Afterimage, March-April, 1996 by Lucy Bowditch

To think about Loos one has to occupy a public space, the space of publication. . . . To think about Le Corbusier is necessarily to enter a private space. But what does private mean here? What exactly is this space? (p. 4).

Colomina relies regularly on old favorites, Roland Barthes and Walter Benjamin. She integrates their observations into a view of architecture. For example:

The point of view of modern architecture is never fixed, as in baroque architecture, or as in the model of vision of the camera obscura, but always in motion, as in film or in the city. Crowds, shoppers in a department store, railroad travelers, and the inhabitants of Le Corbusier's houses have in common with movie viewers that they cannot fix (arrest) the image. Like the movie viewer that Benjamin describes ("no sooner has his eye grasped a scene than it is already changed"), they inhabit a space that is neither inside nor outside, public nor private (in the traditional understanding of these terms). It is a space that is not made of walls but of images. Images as walls. (p. 6)

This passage from the chapter "Archive" is characteristic of the rest of the text in that there is often slippage, not just between public and private but also among the chapters. This is admittedly part of Colomina's polemic. The above passage might just as easily be found in the chapter "City." Similarly, passages from "City" would make sense under "Photography." Just as Le Corbusier's house has an early twentieth-century mass-media movie referent, Colomina's theory has a late twentieth-century mass-media, cyber-space referent - hypertext.
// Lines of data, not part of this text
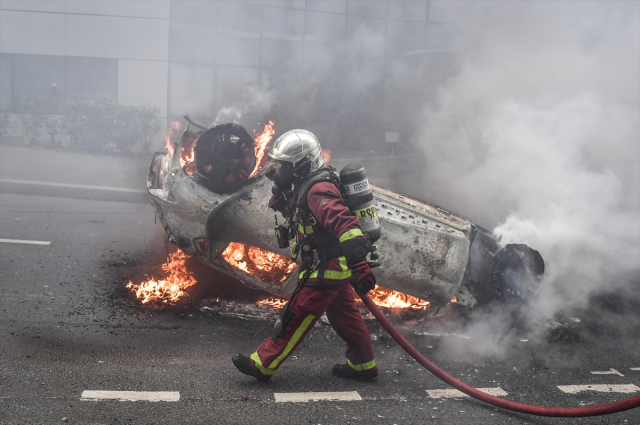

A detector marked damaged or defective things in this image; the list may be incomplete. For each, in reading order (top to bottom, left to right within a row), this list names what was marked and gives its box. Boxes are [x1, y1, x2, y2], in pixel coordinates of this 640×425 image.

overturned car [149, 116, 544, 314]
charred car body [149, 117, 544, 316]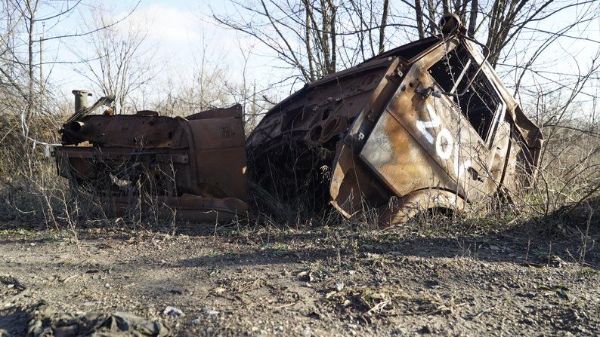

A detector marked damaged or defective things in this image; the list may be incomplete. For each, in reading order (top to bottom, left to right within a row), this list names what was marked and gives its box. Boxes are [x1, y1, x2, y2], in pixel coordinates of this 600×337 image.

torn metal panel [55, 94, 248, 220]
rusted metal [56, 94, 248, 220]
rusted metal [248, 15, 544, 226]
torn metal panel [248, 15, 544, 226]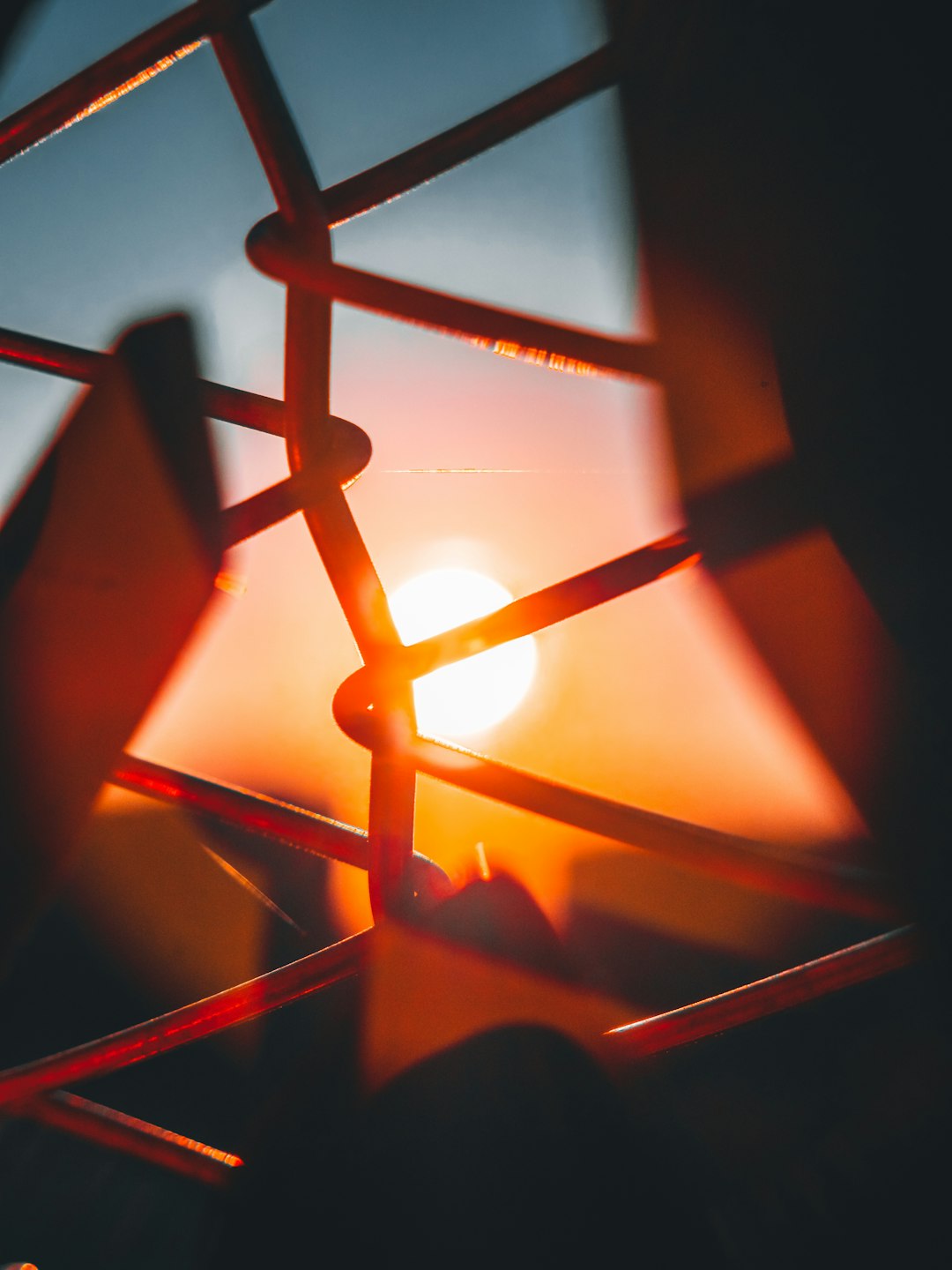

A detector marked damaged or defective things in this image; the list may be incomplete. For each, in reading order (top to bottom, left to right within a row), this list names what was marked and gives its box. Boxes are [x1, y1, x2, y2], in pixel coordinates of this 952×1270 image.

rusty metal bar [322, 46, 619, 226]
rusty metal bar [0, 924, 370, 1112]
rusty metal bar [606, 930, 919, 1057]
rusty metal bar [11, 1092, 242, 1188]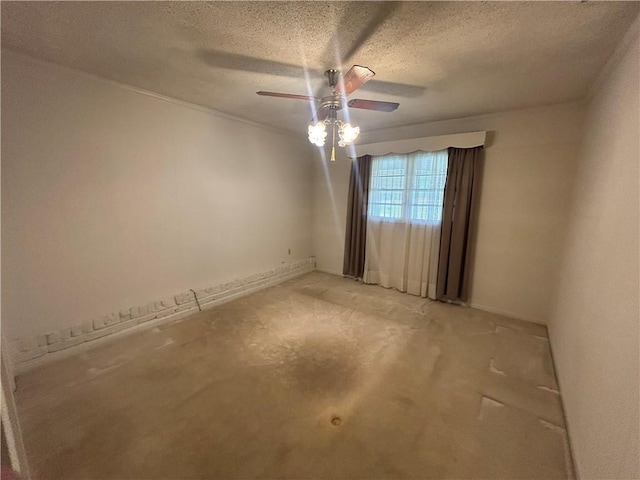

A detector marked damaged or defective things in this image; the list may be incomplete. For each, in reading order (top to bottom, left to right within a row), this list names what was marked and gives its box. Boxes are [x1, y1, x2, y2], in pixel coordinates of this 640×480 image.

wall with missing baseboard [1, 49, 316, 344]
One intermittently senses an arbitrariness in Colomina's outlay of engaging insights. The chapter "City," which focuses on the modern mask, concludes:

Surely, one look at the architectural avant-garde in these terms (Benjamin's terms of mechanical equipment and mass movements) suggests that modern architecture becomes "modern" not simply by using glass, steel, or reinforced concrete, as is usually understood, but precisely by engaging with the new mechanical equipment of the mass media: photography, film, advertising, publicity, publication, and so on. (p. 73)
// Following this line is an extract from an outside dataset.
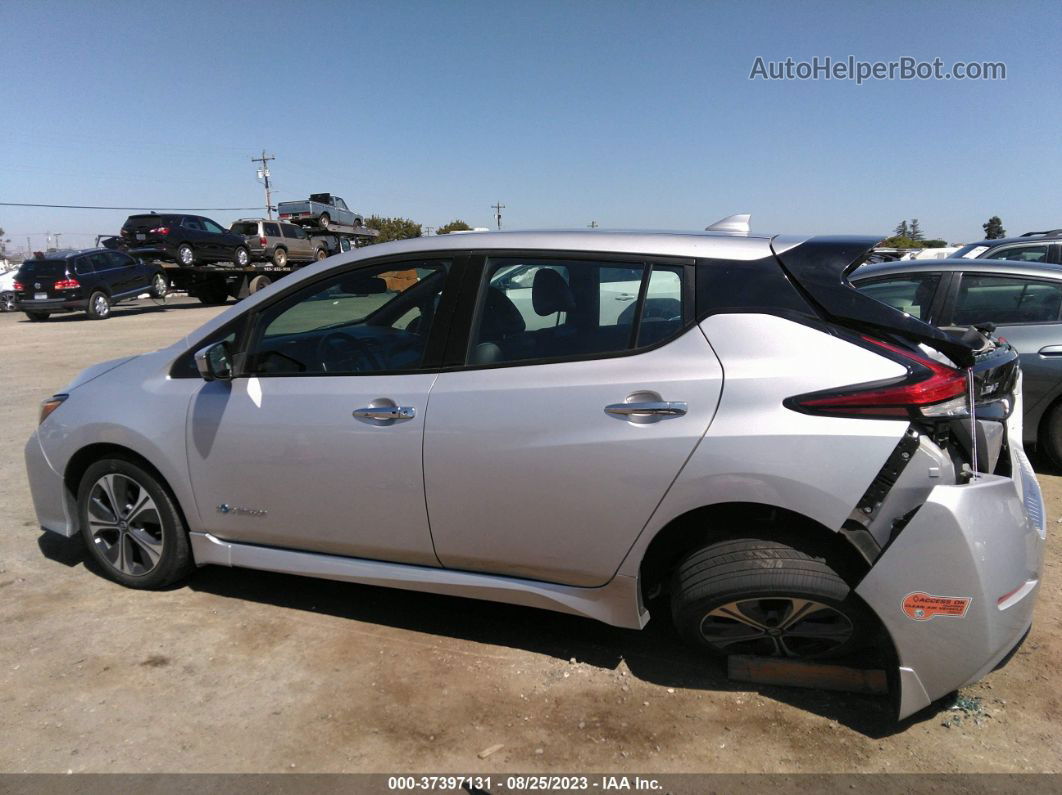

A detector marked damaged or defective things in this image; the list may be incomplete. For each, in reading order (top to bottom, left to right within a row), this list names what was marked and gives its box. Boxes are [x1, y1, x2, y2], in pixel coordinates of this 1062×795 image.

damaged rear bumper [853, 445, 1045, 717]
exposed bumper structure [853, 452, 1045, 717]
Here another book, William Taylor's In Pursuit of Gotham, a 1992 Oxford University Press publication, would provide the New York perspective for Colomina's more theoretical text that rarely uses the word "city." Taylor's book has a similar thesis, that the idea of the city was created through images, including media images. It is not surprising to note that Colomina was, at one point, in her career, a research scholar at the New York Institute for the Humanities, where Taylor might have mentored such an emerging scholar.

As is often the case, a scholar in one area who does imaginative, provocative interdisciplinary work will make curious generalizations when discussing material outside familiar territory. This is what occurs in the chapter titled "Photography." The section opens with a reference not to still photography but to film: Dziga Vertov's The Man with the Movie Camera (1929). It is followed by arguments based on the claim that the traditional definition of photography is "a transparent presentation of a real scene." This information is presented in quotation marks with no endnote, in a text otherwise well fortified by notes. Despite the address of the omission and such obvious oversimplifications, the elegant discussion relating photography to psychoanalysis to Le Corbusier makes up for the occasionally imprecise stroke.